= Tehreek-e-Hurriyat =

Political party in Jammu and Kashmir

Tehreek-e-Hurriyat (lit. 'Movement for Freedom') is a separatist political party in Jammu and Kashmir, India founded by Syed Ali Shah Geelani. It was founded on 7 August 2004 after Geelani quit his former party Jamaat-e-Islami Kashmir. The Indian government on 31 December 2023 declared the party an ‘Unlawful Association’ under the anti-terror law- the Unlawful Activities (Prevention) Act (UAPA) for a period of five years.

Geelani stated that, when he was released from prison, his former party Jamaat-e-Islami Kashmir "retired" him. He needed to form a party in order to be part of the All Parties Hurriyat Conference (APHC).
He continued to serve as the Chairman of his faction of APHC, referred to as APHC (G).

On its first foundation day, 7 August 2004, more than 1 lakh people, according to most conservative estimates, gathered at Hyderpora, Srinagar; showing solidarity and commitment to its objectives and goals.
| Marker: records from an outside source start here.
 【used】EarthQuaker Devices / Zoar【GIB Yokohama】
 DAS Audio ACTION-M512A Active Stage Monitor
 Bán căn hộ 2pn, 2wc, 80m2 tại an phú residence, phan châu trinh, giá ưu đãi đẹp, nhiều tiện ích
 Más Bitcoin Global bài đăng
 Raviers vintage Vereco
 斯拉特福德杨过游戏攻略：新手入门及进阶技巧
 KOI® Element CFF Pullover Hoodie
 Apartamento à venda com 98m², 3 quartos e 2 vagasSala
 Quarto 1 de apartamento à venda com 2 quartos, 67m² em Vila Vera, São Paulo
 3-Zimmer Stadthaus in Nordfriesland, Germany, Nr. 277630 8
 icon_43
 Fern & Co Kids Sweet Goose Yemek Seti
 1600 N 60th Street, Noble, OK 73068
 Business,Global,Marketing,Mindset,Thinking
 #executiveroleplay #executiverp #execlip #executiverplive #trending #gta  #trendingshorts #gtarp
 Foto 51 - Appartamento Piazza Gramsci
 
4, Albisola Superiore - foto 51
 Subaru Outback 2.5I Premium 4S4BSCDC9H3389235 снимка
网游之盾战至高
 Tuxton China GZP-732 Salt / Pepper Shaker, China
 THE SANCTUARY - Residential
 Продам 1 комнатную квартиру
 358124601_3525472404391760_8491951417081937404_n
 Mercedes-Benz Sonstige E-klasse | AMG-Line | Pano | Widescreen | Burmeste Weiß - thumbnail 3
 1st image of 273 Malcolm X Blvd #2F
In August 2006, instead of a public convention, Tehreek-e-Hurriyat's Central Council decided to organize a convention of members, candidates for membership and the basic members of the party. Need was felt to elaborate the basic goals and objectives of Tehreek-e-Hurriyat in this convention. The convention was scheduled for Sunday to make it easier for the majority of members to participate. The basic objective before the founders of Tehreek-e-Hurriyat is to earn Allah's pleasure through unambiguous service to the basic principles of Islam (Faith), Azadi (Freedom) and Itihad-e-Millat (Fraternity).

Ashraf Sehrai was elected as chairman of TeH in 2018 after Geelani stepped down from the post citing ill health and his house detention as reasons. Ameer Hamza Shah was elected as the chairman in February 2022 following Sehrai's death.